Asset<Texture2D> tex = Asset<Texture2D>::Load("UglyTexture.png");
SomeFunctionThatTakesATexture(tex.Get ());
Overall I'm just mildly happy with the system. On one hand its nice to have the separation between the resource object (Texture2D, Mesh, Shader, etc) and the asset handling it seems to reduce cruft and redundancy in each file. On the other hand the disconnect between generated assets and file loaded assets is a tad annoying.

Its also expandable I plan to add live reload of assets behind the scenes. Since Asset<> controls the storage of each asset, its possible to just flop out the asset behind the scenes and anything using the Asset<> will instantly have the new resource to work with.

Downsides include:
  • Thread Unsafety: I might be able to work this out if I was super clever but as it stands the storage container for keying filenames to assets is thread unsafe. Also live reload would be tougher to add with thread safety.
  • Global state: Currently I'm not bothered by the fact it assumes there's only one OpenGL context and will put all resources there. But I eventually want to be able to use my graphics code in an editor where I might have multiple contexts.
  • No special parameters: Sometimes its nice to specify additional info for how a file should be loaded such as filtering for textures. Perhaps some variardic templates and a little SFINAE wizardry could produce usable results. (static_assert when type T of Asset<T> doesn't supply the proper functions. Otherwise cryptic compile errors appear)
This was my first ever journal post, and I just kinda vomited thoughts all over the page. If you have suggestions on how to handle assets leave me a comment.




Why not

Asset<Texture2D> editMe = Asset<Texture2D>::Create("ProceduralTex", 100, 100, ...);

 

then later

Asset<Texture2D> useMe = Asset<Texture2D>::Load("ProceduralTex");

Would it be possible to fix the thread safety issues simply by applying a lock around reads/writes to the container to associate filenames to assets?

 

I've worked with a system that seems similar to yours, and we were able to stream in several textures at the same time using an Asset wrapper as you've done. The resource loader would lock the container that associated the asset filename with the asset object, and grab a new thread to use in loading the texture data. Once loaded, the data was submitted to the GPU, and the Asset was marked with a "DataLoaded" flag to signal that the texture was ready to be bound and used.

 

This was a successful system because it also allowed us to stream things in on the fly. Your Asset wrapper could do the same thing: Game objects can hold on to a reference to a texture all the time, even if your asset isn't loaded. When the asset is bound for use, and it's not in memory, queue it to stream in and use a placeholder or transparent texture in its place until the "DataLoaded" flag has been updated on the asset.

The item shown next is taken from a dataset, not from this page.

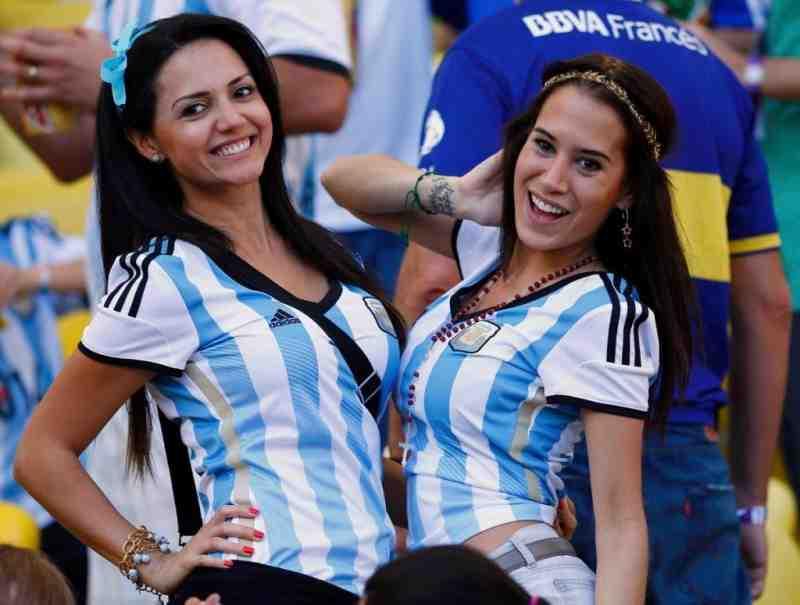 صورة بنات الارجنتين , جميلات بنات الارجنتين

achild: I like the syntactic sugar when I move away from VS2010 and have variardic templates I'll definitely put that in.

 

uint32_t: It would definately be possible to do things like you described to make it thread safe. I just haven't done that yet. I feel it would be trickier to work in thread-saftey with live reload of assets because the "DataLoaded" flag would no longer function.